Three months before the inflation adjustment, there was an increase in excise taxes from July 1, 2022, by between 10 percent and 20 percent through the Finance Act 2022.

The business groups now say the haphazard tax changes are affecting their operations and demand the implementation of a national tax policy to guarantee predictability.

“We urge the government to finalise and implement the National Tax Policy, with a focus on enhancing certainty and predictability in the tax code,” said Rajan Shar, chairman of the Kenya Association of Manufacturers.

The Treasury last year collected views on a draft national tax policy, though it is yet to bring forth the final product from its engagement with stakeholders. The policy is expected to address the current knee-jerk reactions to tax policies and measures which are not sustainable for businesses that require certain, predictable, and simple tax systems.
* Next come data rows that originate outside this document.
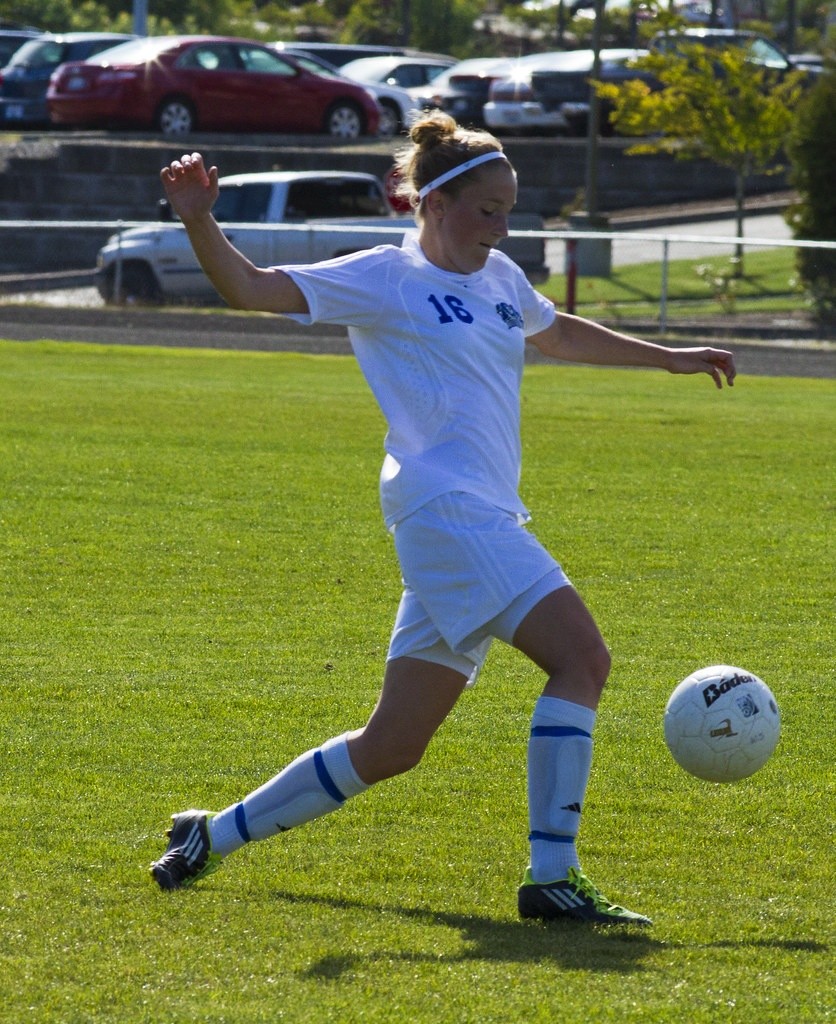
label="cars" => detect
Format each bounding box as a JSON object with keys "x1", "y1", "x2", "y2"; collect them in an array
[
  {"x1": 275, "y1": 36, "x2": 648, "y2": 141},
  {"x1": 0, "y1": 34, "x2": 141, "y2": 132},
  {"x1": 48, "y1": 34, "x2": 379, "y2": 144}
]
Analysts argued that sudden changes in fiscal policy and regulations divert the industry’s resource allocation from productivity to meeting the costs associated with changes toward fast compliance.

The new stamp fee for cigars, tobacco substitutes, electronic cigarettes and other tobacco products has been set at Sh5 per stamp as well as that of liquid nicotine, products containing nicotine, wines, and alcoholic beverages made from fermented fruits.

This is a sharp increase from the Sh2.80 stamp fee that cigarette products were being charged.

The Treasury has also set the fee for compounded alcohol spirits with a strength of more than six percent at Sh3 per stamp down from the Sh5 it had proposed in January.

Beauty products

Alcohol has been attracting a stamp fee of Sh2.80 per stamp.

This is also a significant increase from the Sh0.6 per stamp that cosmetics and beauty products have been attracting.

Manufacturers are already scrambling to set new prices after the Treasury gazetted new excise stamp fees.

British American Tobacco Kenya (BAT Kenya) says it is reviewing its position on the new stamp rates but warned that the higher duties could lead to consumers switching to cheaper illicit products as manufacturers pass on the added cost to consumers.